License GPLv3+: GNU GPL version 3 or later <http://gnu.org/licenses/gpl.html>

This is free software; you are free to change and redistribute it.
There is NO WARRANTY, to the extent permitted by law.

That could be the difference. I also wonder if your VM is a difference. And, I wonder if my super-fast SSD is the difference. Maybe my rm -f "$file_list_path" cmd called just before find "$dir_of_imgs"/* | sort -V > "$file_list_path" is completely finished prior to the find cmd running, since my SSD is so fast, but your Virtual Machine is executing those in parallale, and rm hasn't completed for you when find starts. I don't have a perfect understanding of bash parallelism and when things are in series vs in parallel.

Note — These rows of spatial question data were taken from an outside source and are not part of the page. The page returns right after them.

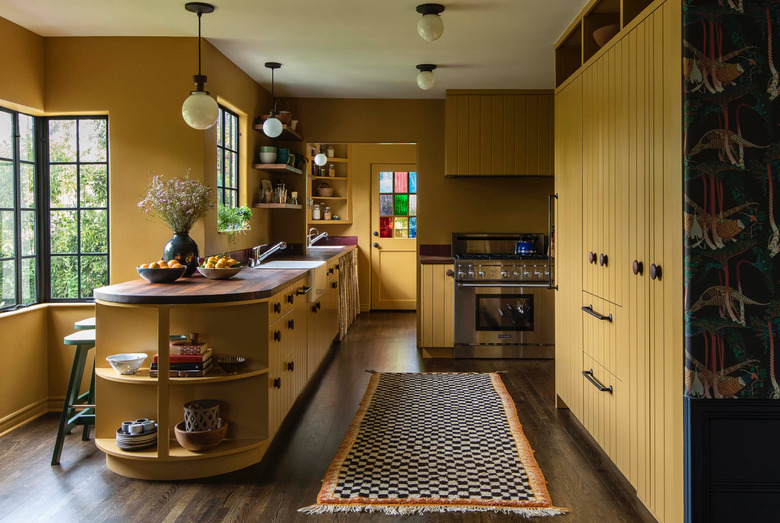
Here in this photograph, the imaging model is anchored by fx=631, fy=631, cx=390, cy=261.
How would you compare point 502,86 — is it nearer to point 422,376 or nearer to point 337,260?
point 337,260

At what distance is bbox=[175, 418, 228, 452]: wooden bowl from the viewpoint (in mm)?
2871

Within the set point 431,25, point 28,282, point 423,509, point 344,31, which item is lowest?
point 423,509

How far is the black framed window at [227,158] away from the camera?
4.76m

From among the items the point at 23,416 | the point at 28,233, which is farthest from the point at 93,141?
the point at 23,416

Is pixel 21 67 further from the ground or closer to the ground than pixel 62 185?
further from the ground

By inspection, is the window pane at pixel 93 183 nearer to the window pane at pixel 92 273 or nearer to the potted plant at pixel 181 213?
the window pane at pixel 92 273

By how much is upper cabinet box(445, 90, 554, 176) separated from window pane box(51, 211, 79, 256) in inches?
128

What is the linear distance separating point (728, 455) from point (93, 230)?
388cm

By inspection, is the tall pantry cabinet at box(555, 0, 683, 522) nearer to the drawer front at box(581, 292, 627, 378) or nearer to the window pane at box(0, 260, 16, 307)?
the drawer front at box(581, 292, 627, 378)

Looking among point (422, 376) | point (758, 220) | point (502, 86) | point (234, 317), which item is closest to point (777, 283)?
point (758, 220)

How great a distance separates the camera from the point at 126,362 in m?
2.95

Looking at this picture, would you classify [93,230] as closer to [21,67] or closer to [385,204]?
[21,67]

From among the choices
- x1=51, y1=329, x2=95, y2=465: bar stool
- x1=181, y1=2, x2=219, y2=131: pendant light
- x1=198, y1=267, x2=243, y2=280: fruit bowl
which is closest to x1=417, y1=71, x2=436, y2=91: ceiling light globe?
x1=181, y1=2, x2=219, y2=131: pendant light

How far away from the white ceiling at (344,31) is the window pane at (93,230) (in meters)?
1.16
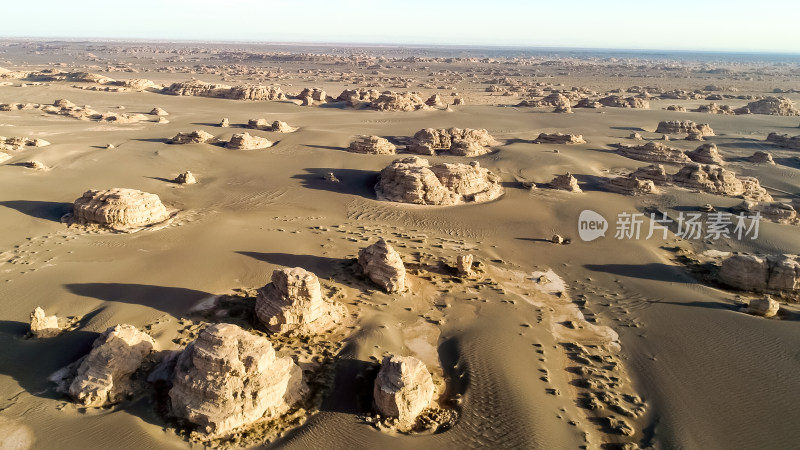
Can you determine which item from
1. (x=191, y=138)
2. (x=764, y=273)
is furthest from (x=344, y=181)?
(x=764, y=273)

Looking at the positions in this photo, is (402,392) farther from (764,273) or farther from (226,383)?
(764,273)

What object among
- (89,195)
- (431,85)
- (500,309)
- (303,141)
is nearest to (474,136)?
(303,141)

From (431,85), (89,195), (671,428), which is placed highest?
(431,85)

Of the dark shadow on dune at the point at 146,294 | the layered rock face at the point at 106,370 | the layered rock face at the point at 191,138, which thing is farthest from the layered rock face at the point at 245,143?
the layered rock face at the point at 106,370

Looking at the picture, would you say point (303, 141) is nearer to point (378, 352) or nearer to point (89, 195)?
point (89, 195)

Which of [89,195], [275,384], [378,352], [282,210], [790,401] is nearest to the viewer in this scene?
[275,384]
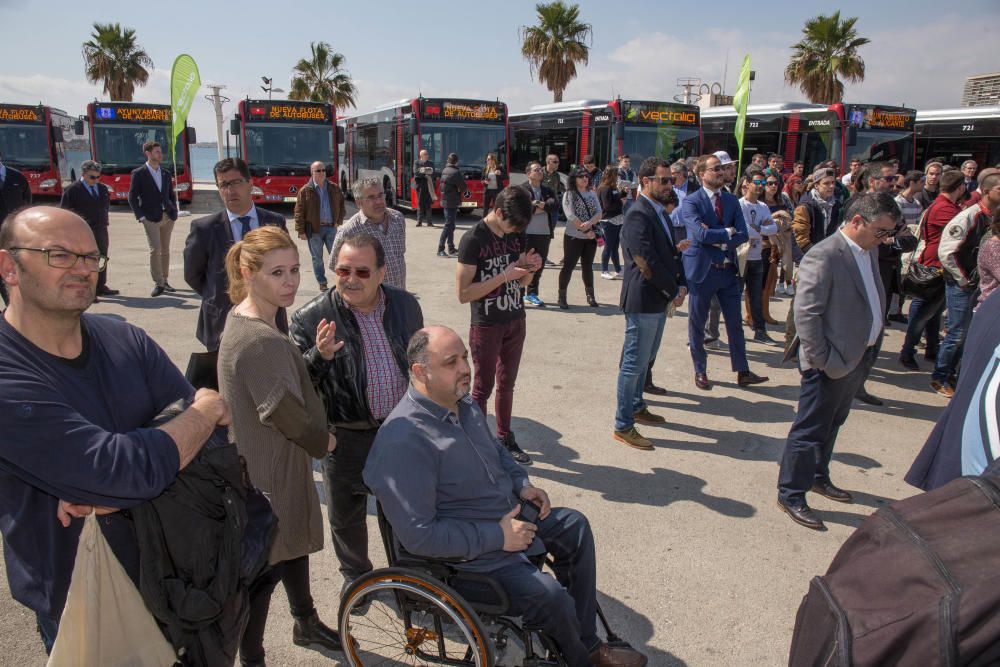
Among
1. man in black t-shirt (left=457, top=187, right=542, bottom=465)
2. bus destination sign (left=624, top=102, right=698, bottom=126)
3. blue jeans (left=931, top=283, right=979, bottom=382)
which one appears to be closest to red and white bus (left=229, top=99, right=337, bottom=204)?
bus destination sign (left=624, top=102, right=698, bottom=126)

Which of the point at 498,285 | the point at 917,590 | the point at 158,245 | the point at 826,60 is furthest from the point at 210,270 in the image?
the point at 826,60

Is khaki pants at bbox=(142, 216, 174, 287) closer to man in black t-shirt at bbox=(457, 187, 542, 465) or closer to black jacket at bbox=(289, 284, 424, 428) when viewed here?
man in black t-shirt at bbox=(457, 187, 542, 465)

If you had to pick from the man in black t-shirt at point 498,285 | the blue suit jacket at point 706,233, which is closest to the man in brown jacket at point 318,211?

In either case, you've pointed out a problem, and some potential solutions, and there is an open PR on it, so one way or another I'll accept and/or make some changes to hopefully address this. I like your suggestions in your first post too. And, you just taught me about set -x, and set +x to turn it off, which I'm adding in my notes in this file now too: https://github.com/ElectricRCAircraftGuy/eRCaGuy_dotfiles/blob/master/git%20%26%20Linux%20cmds%2C%20help%2C%20tips%20%26%20tricks%20-%20Gabriel.txt.

ElectricRCAircraftGuy commented 3 years ago

After some research, this seems to work the best, where test_imgs is a test directory:

find test_imgs -maxdepth 1 -mindepth 1 -not -type d -not -name '*.txt' | sort --version-sort

References:

  1. https://alvinalexander.com/linux-unix/linux-find-files-not-matching-filename-pattern-dont-match/
ElectricRCAircraftGuy commented 3 years ago

Fixed by #10 and commit 9b2855a.

@eaglemc , please let me know if the issue is resolved. If not, please reopen this issue. Thanks!